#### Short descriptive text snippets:
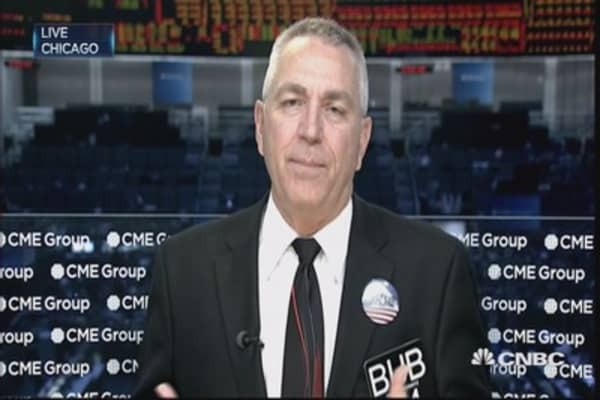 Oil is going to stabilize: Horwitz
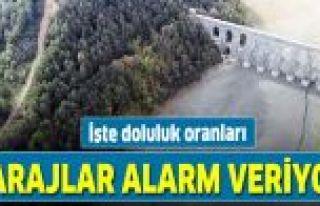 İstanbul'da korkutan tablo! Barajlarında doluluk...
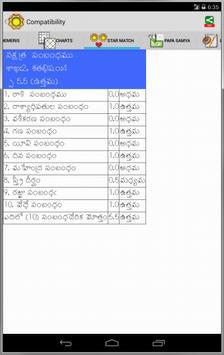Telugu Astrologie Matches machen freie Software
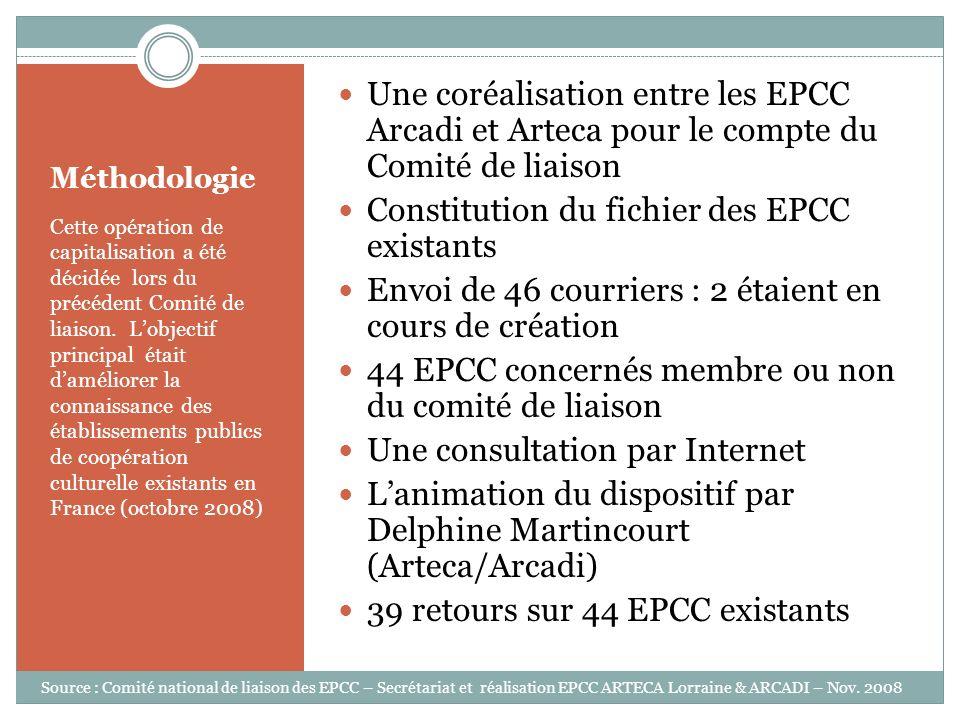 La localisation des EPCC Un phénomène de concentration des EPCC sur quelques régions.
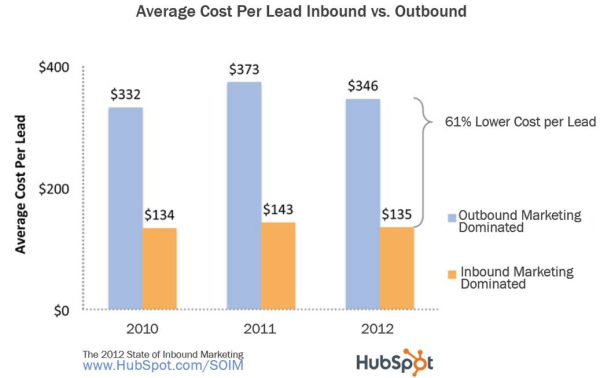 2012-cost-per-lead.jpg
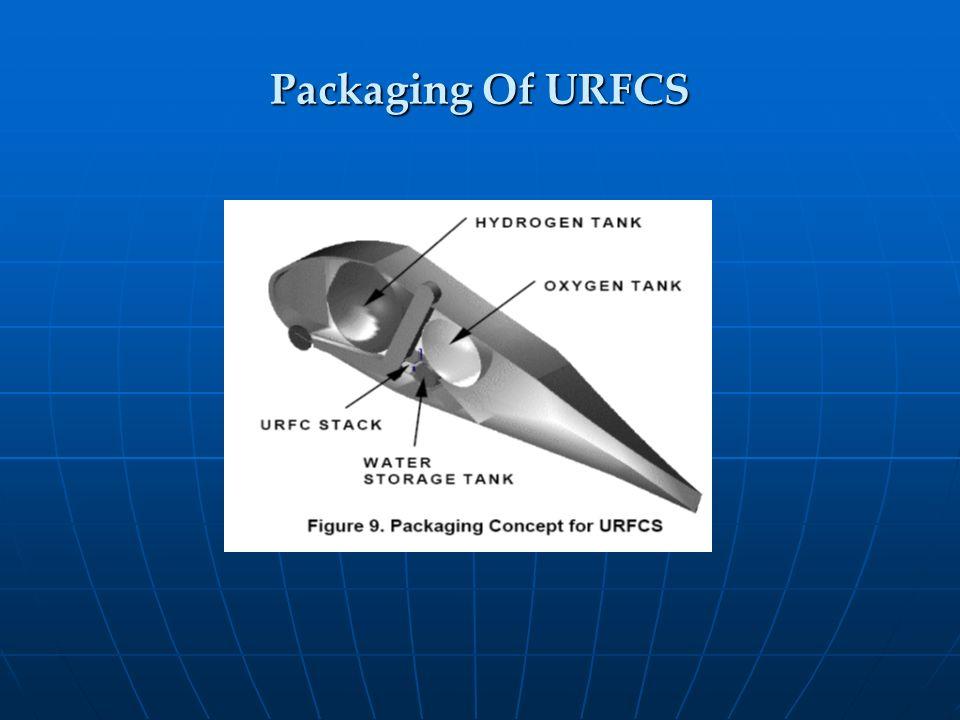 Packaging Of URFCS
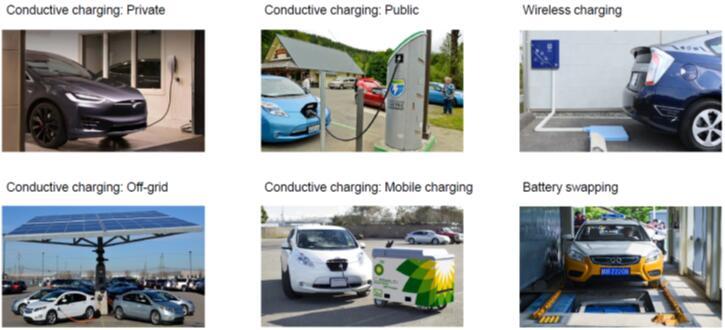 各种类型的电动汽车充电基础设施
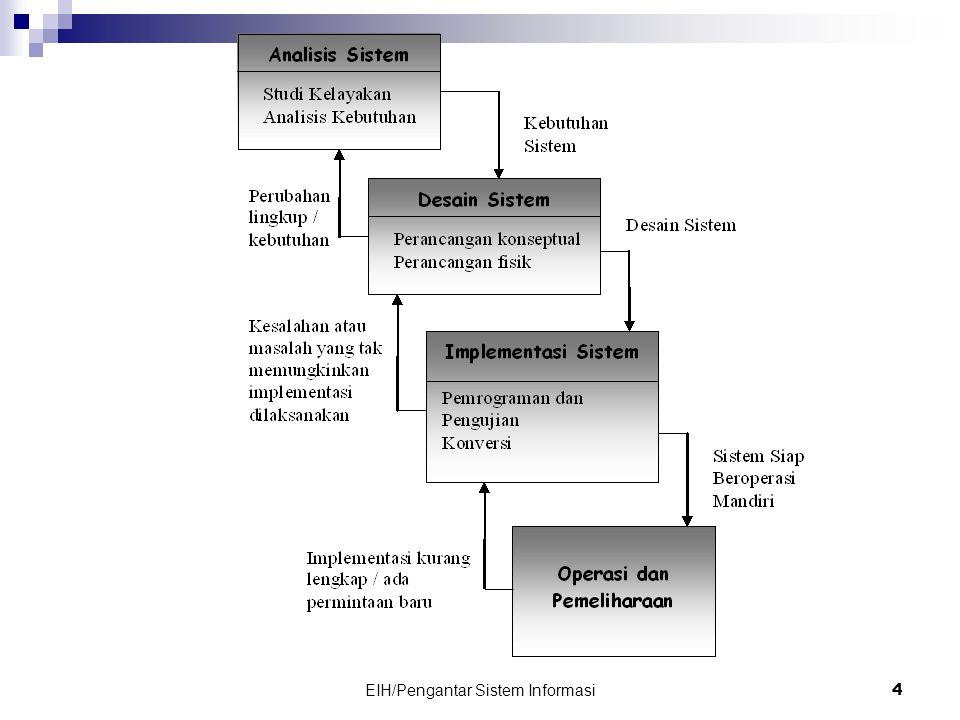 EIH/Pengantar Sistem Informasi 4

#### What the task asks:
Exactly the lines from the one that contains "各种类型的电动汽车充电基础设施" to the last line of the data, both included, should be set down, and no pictures should appear among them.

#### The answer:
 各种类型的电动汽车充电基础设施
 EIH/Pengantar Sistem Informasi 4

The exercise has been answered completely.